5

Given an array:

arr = np.array([[1, 3, 7], [4, 9, 8]]); arr

array([[1, 3, 7],
       [4, 9, 8]])

And given its indices:

np.indices(arr.shape)

array([[[0, 0, 0],
        [1, 1, 1]],

       [[0, 1, 2],
        [0, 1, 2]]])

How would I be able to stack them neatly one against the other to form a new 2D array? This is what I'd like:

array([[0, 0, 1],
       [0, 1, 3],
       [0, 2, 7],
       [1, 0, 4],
       [1, 1, 9],
       [1, 2, 8]])

This is my current solution:

def foo(arr):
    return np.hstack((np.indices(arr.shape).reshape(2, arr.size).T, arr.reshape(-1, 1)))

It works, but is there something shorter/more elegant to carry this operation out?

cs95
  • 379,657
  • 97
  • 704
  • 746
  • What happens if the array is a different data type to np.intp? What type should the output be? – Eric Aug 25 '17 at 12:24
  • @Eric Ah, I see what you mean. If the array is a float, I think it is okay to cast the indices to float. – cs95 Aug 25 '17 at 12:25

2 Answers2

4

Using array-initialization and then broadcasted-assignment for assigning indices and the array values in subsequent steps -

def indices_merged_arr(arr):
    m,n = arr.shape
    I,J = np.ogrid[:m,:n]
    out = np.empty((m,n,3), dtype=arr.dtype)
    out[...,0] = I
    out[...,1] = J
    out[...,2] = arr
    out.shape = (-1,3)
    return out

Note that we are avoiding the use of np.indices(arr.shape), which could have slowed things down.

Sample run -

In [10]: arr = np.array([[1, 3, 7], [4, 9, 8]])
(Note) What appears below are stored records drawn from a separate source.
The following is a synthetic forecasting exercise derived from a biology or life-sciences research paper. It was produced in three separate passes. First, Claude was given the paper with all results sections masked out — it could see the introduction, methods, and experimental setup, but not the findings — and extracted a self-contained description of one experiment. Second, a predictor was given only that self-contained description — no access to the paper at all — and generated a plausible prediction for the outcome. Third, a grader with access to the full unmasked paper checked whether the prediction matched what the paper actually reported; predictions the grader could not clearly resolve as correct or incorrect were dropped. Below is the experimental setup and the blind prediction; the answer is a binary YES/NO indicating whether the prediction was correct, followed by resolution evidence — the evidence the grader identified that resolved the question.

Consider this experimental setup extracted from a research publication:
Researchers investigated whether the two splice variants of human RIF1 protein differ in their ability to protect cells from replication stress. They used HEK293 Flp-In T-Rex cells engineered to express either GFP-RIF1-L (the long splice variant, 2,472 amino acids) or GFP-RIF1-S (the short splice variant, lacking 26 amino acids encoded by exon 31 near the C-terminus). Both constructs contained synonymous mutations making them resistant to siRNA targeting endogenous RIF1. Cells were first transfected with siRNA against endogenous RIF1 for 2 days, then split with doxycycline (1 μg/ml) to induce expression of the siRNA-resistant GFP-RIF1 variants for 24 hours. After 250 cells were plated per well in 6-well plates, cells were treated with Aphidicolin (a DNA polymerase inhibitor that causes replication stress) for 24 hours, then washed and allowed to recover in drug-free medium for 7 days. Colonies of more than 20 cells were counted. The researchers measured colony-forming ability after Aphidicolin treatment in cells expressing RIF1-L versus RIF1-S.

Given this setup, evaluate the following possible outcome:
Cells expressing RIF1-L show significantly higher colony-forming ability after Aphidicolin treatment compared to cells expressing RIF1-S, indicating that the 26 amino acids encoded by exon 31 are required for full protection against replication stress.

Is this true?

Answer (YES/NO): YES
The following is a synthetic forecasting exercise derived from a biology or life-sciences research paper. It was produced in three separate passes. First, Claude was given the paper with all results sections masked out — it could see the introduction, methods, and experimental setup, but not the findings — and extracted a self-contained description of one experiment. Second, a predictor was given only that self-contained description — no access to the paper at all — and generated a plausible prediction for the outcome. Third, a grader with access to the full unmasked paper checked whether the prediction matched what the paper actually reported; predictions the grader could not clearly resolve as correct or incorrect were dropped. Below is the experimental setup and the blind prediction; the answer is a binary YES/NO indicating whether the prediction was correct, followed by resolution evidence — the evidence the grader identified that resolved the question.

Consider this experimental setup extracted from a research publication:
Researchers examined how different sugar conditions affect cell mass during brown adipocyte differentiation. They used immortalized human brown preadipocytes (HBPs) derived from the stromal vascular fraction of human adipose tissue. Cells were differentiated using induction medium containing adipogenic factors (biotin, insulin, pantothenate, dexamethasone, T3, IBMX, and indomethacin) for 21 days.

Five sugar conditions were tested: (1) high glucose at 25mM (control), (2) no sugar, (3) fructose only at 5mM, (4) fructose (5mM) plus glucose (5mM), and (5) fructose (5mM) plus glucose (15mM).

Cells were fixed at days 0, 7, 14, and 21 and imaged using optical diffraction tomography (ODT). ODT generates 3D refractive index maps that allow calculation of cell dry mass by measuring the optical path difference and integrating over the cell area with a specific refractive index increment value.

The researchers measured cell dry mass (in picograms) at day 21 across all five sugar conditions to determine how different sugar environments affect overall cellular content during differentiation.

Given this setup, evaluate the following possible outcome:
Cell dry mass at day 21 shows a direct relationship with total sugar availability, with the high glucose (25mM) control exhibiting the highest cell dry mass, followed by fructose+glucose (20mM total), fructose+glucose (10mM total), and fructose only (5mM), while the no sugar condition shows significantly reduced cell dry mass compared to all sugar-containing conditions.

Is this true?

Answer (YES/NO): NO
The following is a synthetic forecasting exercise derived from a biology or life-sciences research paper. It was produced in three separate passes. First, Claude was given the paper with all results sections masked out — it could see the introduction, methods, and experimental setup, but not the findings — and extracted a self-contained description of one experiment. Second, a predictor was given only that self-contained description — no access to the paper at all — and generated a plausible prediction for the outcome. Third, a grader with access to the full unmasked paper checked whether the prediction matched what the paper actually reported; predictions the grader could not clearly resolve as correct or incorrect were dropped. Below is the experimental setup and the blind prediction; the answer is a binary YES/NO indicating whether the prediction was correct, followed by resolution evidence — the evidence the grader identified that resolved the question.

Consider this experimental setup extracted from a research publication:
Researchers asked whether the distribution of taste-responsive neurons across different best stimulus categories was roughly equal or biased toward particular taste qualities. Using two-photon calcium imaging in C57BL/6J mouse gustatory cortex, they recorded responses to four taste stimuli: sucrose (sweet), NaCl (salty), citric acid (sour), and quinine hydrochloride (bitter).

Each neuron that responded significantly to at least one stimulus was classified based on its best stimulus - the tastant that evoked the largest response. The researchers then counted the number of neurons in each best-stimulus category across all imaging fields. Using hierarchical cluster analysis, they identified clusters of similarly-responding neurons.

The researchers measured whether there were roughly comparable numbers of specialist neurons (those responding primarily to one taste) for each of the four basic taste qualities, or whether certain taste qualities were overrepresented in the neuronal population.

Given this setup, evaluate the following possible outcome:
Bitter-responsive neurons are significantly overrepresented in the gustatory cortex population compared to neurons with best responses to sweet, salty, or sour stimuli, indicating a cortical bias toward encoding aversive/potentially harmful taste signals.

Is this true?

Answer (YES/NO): NO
In [11]: indices_merged_arr(arr)
Out[11]: 
array([[0, 0, 1],
       [0, 1, 3],
       [0, 2, 7],
       [1, 0, 4],
       [1, 1, 9],
       [1, 2, 8]])

Performance

arr = np.random.randn(100000, 2)

%timeit df = pd.DataFrame(np.hstack((np.indices(arr.shape).reshape(2, arr.size).T,\
                                arr.reshape(-1, 1))), columns=['x', 'y', 'value'])
100 loops, best of 3: 4.97 ms per loop

%timeit pd.DataFrame(indices_merged_arr_divakar(arr), columns=['x', 'y', 'value'])
100 loops, best of 3: 3.82 ms per loop

%timeit pd.DataFrame(indices_merged_arr_eric(arr), columns=['x', 'y', 'value'], dtype=np.float32)
100 loops, best of 3: 5.59 ms per loop

Note: Timings include conversion to pandas dataframe, that is the eventual use case for this solution.

cs95
  • 379,657
  • 97
  • 704
  • 746
Divakar
  • 218,885
  • 19
  • 262
  • 358
  • Okay, this looks simple. Would you consider adding some timings for larger 2D arrays, just for completeness? – cs95 Aug 24 '17 at 09:23
  • @cᴏʟᴅsᴘᴇᴇᴅ Do you have a loopy solution that I could compare against? – Divakar Aug 24 '17 at 09:24
  • I've edited the solution I have in my question as a function, if that helps. This is the only solution I have. – cs95 Aug 24 '17 at 09:25
  • @cᴏʟᴅsᴘᴇᴇᴅ Doesn't seem like any better. I guess a better one could use [`this one`](https://stackoverflow.com/a/11146645/). – Divakar Aug 24 '17 at 12:36
  • 1
    Added some perf stats. Your solution is great! – cs95 Aug 25 '17 at 10:33
3

A more generic answer for nd arrays, that handles other dtypes correctly:

def indices_merged_arr(arr):
    out = np.empty(arr.shape, dtype=[
        ('index', np.intp, arr.ndim),
        ('value', arr.dtype)
    ])
    out['value'] = arr
    for i, l in enumerate(arr.shape):
        shape = (1,)*i + (-1,) + (1,)*(arr.ndim-1-i)
        out['index'][..., i] = np.arange(l).reshape(shape)
    return out.ravel()

This returns a structured array with an index column and a value column, which can be of different types.

Eric
  • 95,302
  • 53
  • 242
  • 374